Limitations & Future Work

  • Strong Covariate Shift Assumption: Assumes label conditional distributions are consistent across domains; decomposition may falter under label shift or concept drift.
  • Informal Information Allocation: The mutual information relationships are intuitive rather than strictly bounded.
  • Sensitivity to Ablation Thresholds: Attribution depends on the choice of \(k\) and the \(\Delta\text{prob}\) threshold.
  • vs.

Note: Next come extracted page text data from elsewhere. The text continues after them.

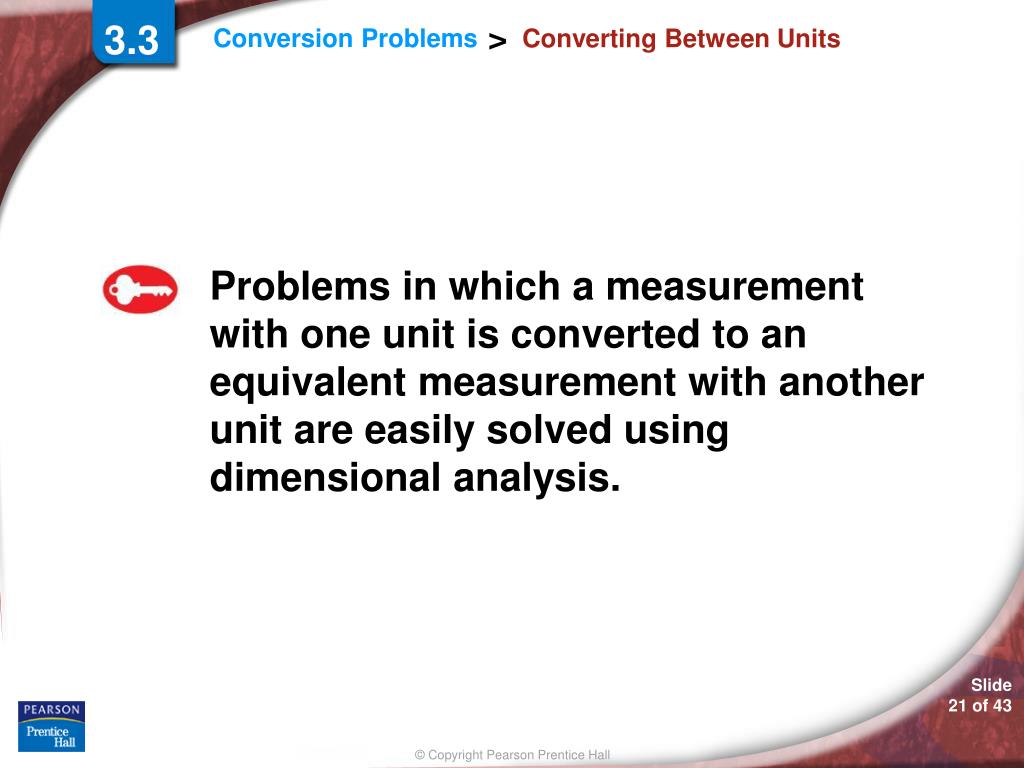 3.3

Conversion Problems > Converting Between Units

Problems in which a measurement with one unit is converted to an equivalent measurement with another unit are easily solved using dimensional analysis.

PEARSON
Prentice Hall

© Copyright Pearson Prentice Hall

Slide 21 of 43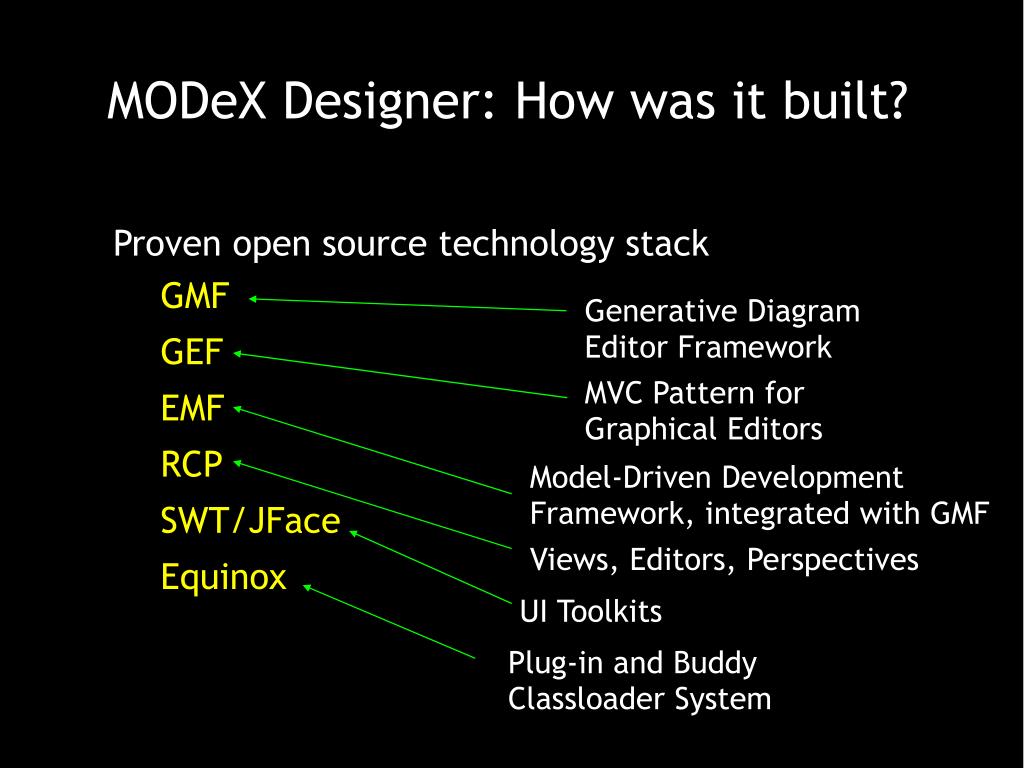 MODeX Designer: How was it built?

Proven open source technology stack

GMF

GEF

EMF

RCP

SWT/JFace

Equinox

Generative Diagram Editor Framework

MVC Pattern for Graphical Editors

Model-Driven Development Framework, integrated with GMF

Views, Editors, Perspectives

UI Toolkits

Plug-in and Buddy Classloader System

Domain Separation Networks (DSN/DAL): DSN uses Euclidean orthogonality and treats private components as noise; ExtraCare uses dictionary-induced \(M\)-geometry and supervises residuals to ensure separability.

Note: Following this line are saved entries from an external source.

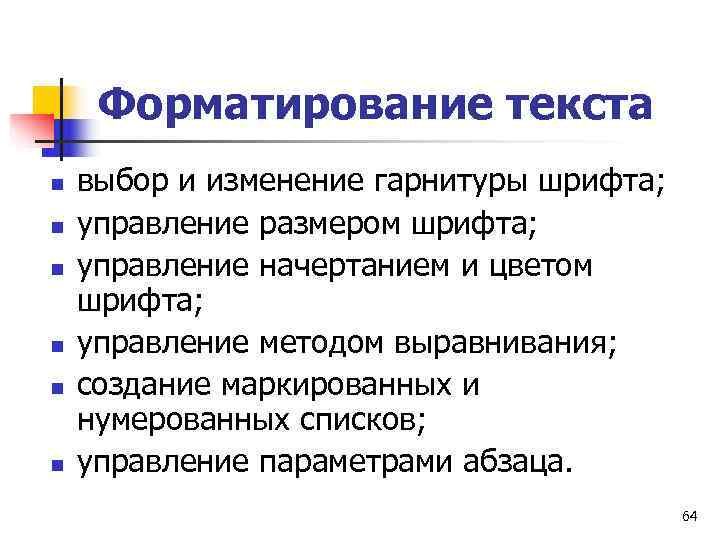 Форматирование текста

- выбор и изменение гарнитуры шрифта;
- управление размером шрифта;
- управление начертанием и цветом шрифта;
- управление методом выравнивания;
- создание маркированных и нумерованных списков;
- управление параметрами абзаца.

64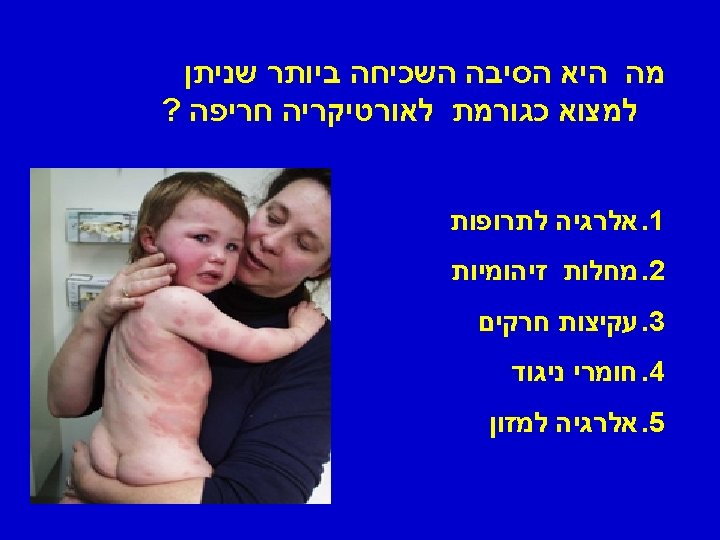 מה היא הסיבה השכיחה ביותר שניתן למצוא כגורמת לאורטיקריה חריפה ?

1. אלרגיה לתרופות
2. מחלות זיהומיות
3. עקיצות חרקים
4. חומרי ניגוד
5. אלרגיה למזון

  • vs. Adversarial Alignment (DANN/BUA): While adversarial methods are black-boxes, ExtraCare provides concept-level explanations at comparable or superior accuracy.

Rating

  • Novelty: ⭐⭐⭐⭐ (Dictionary metric + closed-form orthogonal residuals for interpretable DA).
  • Experimental Thoroughness: ⭐⭐⭐⭐ (Large-scale EHR, spatial/temporal shifts, comprehensive ablations).
  • Writing Quality: ⭐⭐⭐⭐ (Clear motivation-method-theory-experiment chain).
  • Value: ⭐⭐⭐⭐ (Addresses clinical "accuracy + transparency" requirements).